I’ve been counting the breeding birds on my 25-mile route every year since 1989, and sending in my numbers to the Patuxent Wildlife Research Center in Laurel, Maryland, where data is compiled from more than 4100 survey routes in the United States and Canada. It takes two or three hours to compile my data and send it in via computer, and then I have to mail in all my forms. But this full-day commitment by me and thousands of other volunteers provides one of the most important indices of bird populations available.

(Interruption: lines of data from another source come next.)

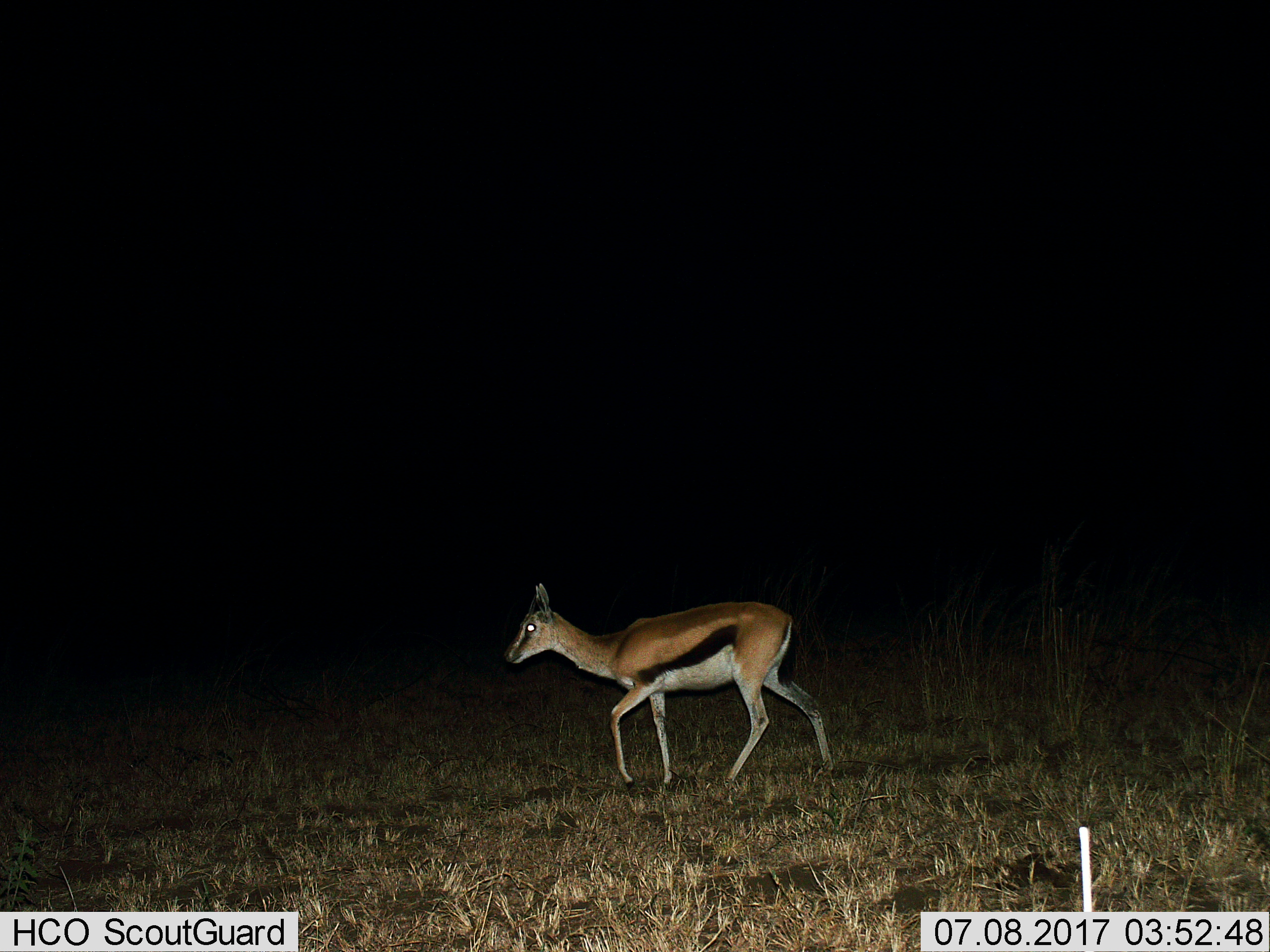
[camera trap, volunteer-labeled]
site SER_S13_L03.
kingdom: Animalia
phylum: Chordata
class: Mammalia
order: Artiodactyla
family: Bovidae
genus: Eudorcas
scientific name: Eudorcas thomsonii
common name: thomson's gazelle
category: gazellethomsons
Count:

One of my Wisconsin friends, Noel Cutright, has been doing his Breeding Bird Survey routes for 30 years now. Noel normally runs several routes each year while I do just one. But this year he’s made a powerful commitment—Beginning May 30 and lasting until the end of June, he’s been running a Breeding Bird Survey route every single day. Some are his own traditional routes, and some he’s been assigned to especially for this project. His first routes were in Ohio, and then he moved on to southern Wisconsin and Minnesota. As the month progresses, he’s moving further north until he ends in northern Minnesota, Wisconsin, and Michigan. As with all Breeding Bird Surveys, he’s paying all of his own expenses as a volunteer, including gas and housing, but this year he’s doing something special—he’s treating this project as a “birdathon,” soliciting contributions for every species he sees or every survey he completes. He’s hoping that in 30 days, he’ll complete 30 counts on this 30th anniversary of his own first Breeding Bird Survey, and in the process raise $30,000 for bird conservation, so he’s calling this his Quad-30 Campaign. Every penny of the contributions he raises will go directly to Wisconsin’s Important Bird Areas program—an international program that identifies, helps protect, and monitors habitat in areas of the state that are critical for bird breeding, migration, or wintering.
As of this writing on June 14, Noel has completed 15 surveys and is right on schedule. He’s hoping during the course of this to record a total of 179 bird species—so far he’s at 157. Noel’s hoping through this worthy and exhausting project to get the word out about the importance of Breeding Bird Surveys and to raise money for a very important project for Wisconsin bird conservation. Every day, Noel updates his website so you can see where he is and how his tally is coming. There’s a link at the top of my website, www.lauraerickson.com.